Early on in Mel Magazine’s look at the comically doomed production of the 1999 Will Smith/Kevin Kline vehicle Wild Wild West, writer Ralph Jones makes one absolutely correct assertion, and it’s one that will not surprise you: The tie-in title track was, without question, the best part of that movie.
We’re including the video here because it is the best possible soundtrack for “The Inside Story Of How Wild Wild West Spun Out Of Control,” a wild, wild piece of writing full of little quotes and tidbits that are just perfect. Perfect. Wonderful, perfect sentences you never knew you needed to read, perfect little pieces of a thoroughly entertaining whole. Perhaps at this point, you might think we’ve used the word ‘perfect’ too many times, but read this brief excerpt and see if you feel the same way. To set the scene, screenwriters Brent Maddock and Steven Wilson—two of the six writers credited on the film—are meeting with Jon Peters, who produced Wild Wild West alongside director Barry Sonnenfeld:
When he explained there would be a scene in which Jim West rides on horseback through the night in order to meet the president, Peters stopped him. “Horse?” he said. “Horses are boring.”

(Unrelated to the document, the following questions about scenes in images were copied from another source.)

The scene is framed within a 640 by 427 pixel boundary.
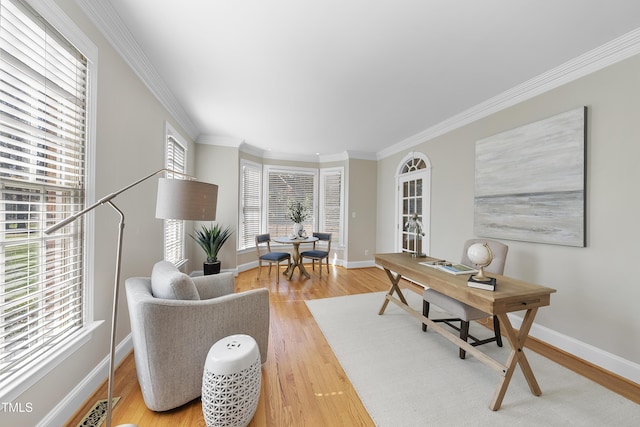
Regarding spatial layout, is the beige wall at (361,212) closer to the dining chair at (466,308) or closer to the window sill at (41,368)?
the dining chair at (466,308)

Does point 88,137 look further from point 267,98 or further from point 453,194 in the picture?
point 453,194

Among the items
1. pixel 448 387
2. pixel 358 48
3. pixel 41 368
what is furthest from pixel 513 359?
pixel 41 368

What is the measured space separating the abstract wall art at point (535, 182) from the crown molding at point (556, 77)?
0.34 meters

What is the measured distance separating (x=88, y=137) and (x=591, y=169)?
394 cm

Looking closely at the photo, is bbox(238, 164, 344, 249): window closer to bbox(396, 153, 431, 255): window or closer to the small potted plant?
the small potted plant

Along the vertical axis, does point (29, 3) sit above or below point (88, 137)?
above

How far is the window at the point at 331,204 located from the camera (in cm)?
555

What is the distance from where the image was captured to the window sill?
3.39ft

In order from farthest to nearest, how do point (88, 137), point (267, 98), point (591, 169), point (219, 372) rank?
point (267, 98) → point (591, 169) → point (88, 137) → point (219, 372)

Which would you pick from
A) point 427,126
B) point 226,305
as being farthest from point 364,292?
point 427,126

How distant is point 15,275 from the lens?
1.12 metres

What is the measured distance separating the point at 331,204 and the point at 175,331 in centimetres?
444

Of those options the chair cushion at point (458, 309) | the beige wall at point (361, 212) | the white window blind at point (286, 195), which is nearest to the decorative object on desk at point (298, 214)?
the white window blind at point (286, 195)

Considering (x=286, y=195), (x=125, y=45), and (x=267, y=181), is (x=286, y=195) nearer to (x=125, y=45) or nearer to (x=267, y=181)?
(x=267, y=181)
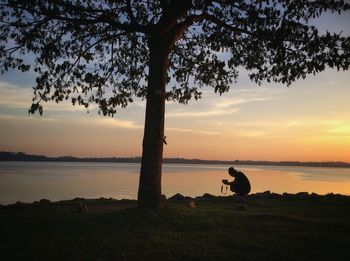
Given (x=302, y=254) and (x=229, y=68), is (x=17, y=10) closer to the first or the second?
(x=229, y=68)

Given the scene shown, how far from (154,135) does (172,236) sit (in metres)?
4.00

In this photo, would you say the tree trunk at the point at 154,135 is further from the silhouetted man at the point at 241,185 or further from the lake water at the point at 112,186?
the lake water at the point at 112,186

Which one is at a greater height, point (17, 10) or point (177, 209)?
point (17, 10)

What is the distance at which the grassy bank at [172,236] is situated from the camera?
7.83 meters

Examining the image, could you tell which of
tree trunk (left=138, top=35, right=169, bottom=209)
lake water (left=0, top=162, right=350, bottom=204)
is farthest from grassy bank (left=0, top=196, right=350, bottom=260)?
lake water (left=0, top=162, right=350, bottom=204)

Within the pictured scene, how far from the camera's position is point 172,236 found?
30.8 ft

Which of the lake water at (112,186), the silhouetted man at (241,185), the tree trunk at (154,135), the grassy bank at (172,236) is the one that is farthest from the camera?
the lake water at (112,186)

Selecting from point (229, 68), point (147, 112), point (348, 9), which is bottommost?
point (147, 112)

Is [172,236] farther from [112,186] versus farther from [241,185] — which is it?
[112,186]

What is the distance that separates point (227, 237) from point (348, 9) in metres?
9.10

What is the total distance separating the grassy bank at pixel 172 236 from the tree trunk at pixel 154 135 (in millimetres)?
633

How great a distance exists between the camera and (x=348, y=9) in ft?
42.8

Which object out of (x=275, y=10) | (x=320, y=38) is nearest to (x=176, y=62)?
(x=275, y=10)

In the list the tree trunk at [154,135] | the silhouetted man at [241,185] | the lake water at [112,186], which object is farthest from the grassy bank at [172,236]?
the lake water at [112,186]
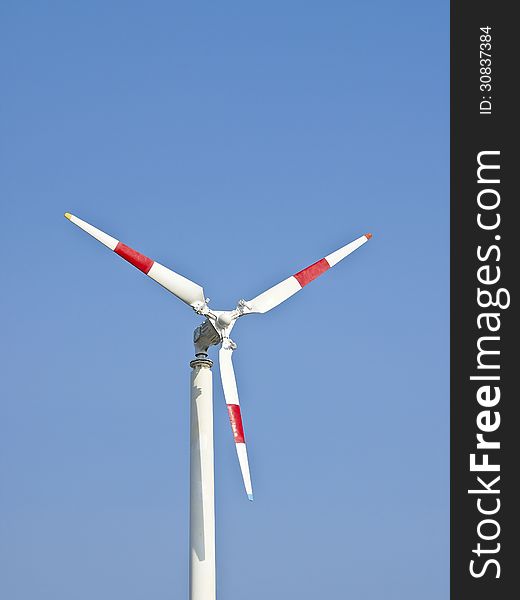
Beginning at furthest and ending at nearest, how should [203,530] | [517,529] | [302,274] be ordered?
[302,274]
[203,530]
[517,529]

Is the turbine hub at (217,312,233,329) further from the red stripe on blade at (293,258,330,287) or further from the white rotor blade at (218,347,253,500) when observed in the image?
the red stripe on blade at (293,258,330,287)

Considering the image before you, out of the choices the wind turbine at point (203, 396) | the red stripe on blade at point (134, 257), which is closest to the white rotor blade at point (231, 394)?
the wind turbine at point (203, 396)

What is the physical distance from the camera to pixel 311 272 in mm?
47781

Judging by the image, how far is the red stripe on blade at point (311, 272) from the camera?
1861 inches

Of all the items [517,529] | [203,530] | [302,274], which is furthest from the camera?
[302,274]

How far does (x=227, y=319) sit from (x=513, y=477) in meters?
12.1

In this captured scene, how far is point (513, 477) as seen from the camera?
3772cm

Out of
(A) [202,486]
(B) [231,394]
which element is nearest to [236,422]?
(B) [231,394]

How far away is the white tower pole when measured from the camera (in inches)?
1676

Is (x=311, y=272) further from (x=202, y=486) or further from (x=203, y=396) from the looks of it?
(x=202, y=486)

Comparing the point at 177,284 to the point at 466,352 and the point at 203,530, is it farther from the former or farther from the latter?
the point at 466,352

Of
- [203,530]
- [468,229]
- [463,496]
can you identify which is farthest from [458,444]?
[203,530]

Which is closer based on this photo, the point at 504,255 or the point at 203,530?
the point at 504,255

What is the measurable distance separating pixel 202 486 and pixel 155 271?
8.18m
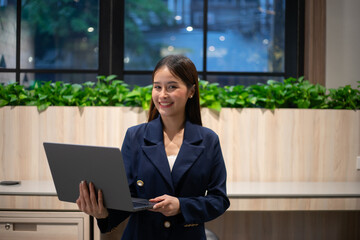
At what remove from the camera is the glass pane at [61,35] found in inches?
163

There was a long pause. Maddock said, “Well, we’re setting this in 1868; this is a Western.” Peters said, “You know what’s cool? Motorcycles.” Maddock told him there weren’t any motorcycles in 1868. “Yeah, you could have motorcycles,” Peters responded.
At one point, Peters said to Maddock, “You see the pool there? I was in the middle of that pool one day and swimming up behind me comes Steven Seagal. He gets me in a headlock. And you know, he’s such a pussy…” Peters then proceeded to claim that he asked Seagal, “Wanna take me down? Wanna take me down?,” got out of the pool and had a martial arts battle with him, which Peters won. “All of the four, five young men executives who worked for Jon Peters are sitting around,” says Maddock, “and the only thing I’m thinking is, How are these guys keeping a straight face?”
Yeah, you could have motorcycles.
Jones’ story paints the production of Wild Wild West as an affair doomed by competing egos, far too many cooks, poor communication, and an unwillingness of the part of several of the more up-and-coming artists to say, “hey, that sounds really stupid” to the powerful producers with whom they were working. It does not, however, make it seem like it was ever boring. Assless pajamas! The story of how the Will Smith bellydancing scene made it into the movie! Kenneth Branagh showing up to the table read with a very enthusiastic southern accent locked and loaded, which led an executive to suggest that Sonnenfeld should “fire Branagh and cast whoever this guy was”! Sonnenfeld pissing Kevin Kline off by talking about all the plays Branagh had done!
It’s well worth your time. The movie, however, is not.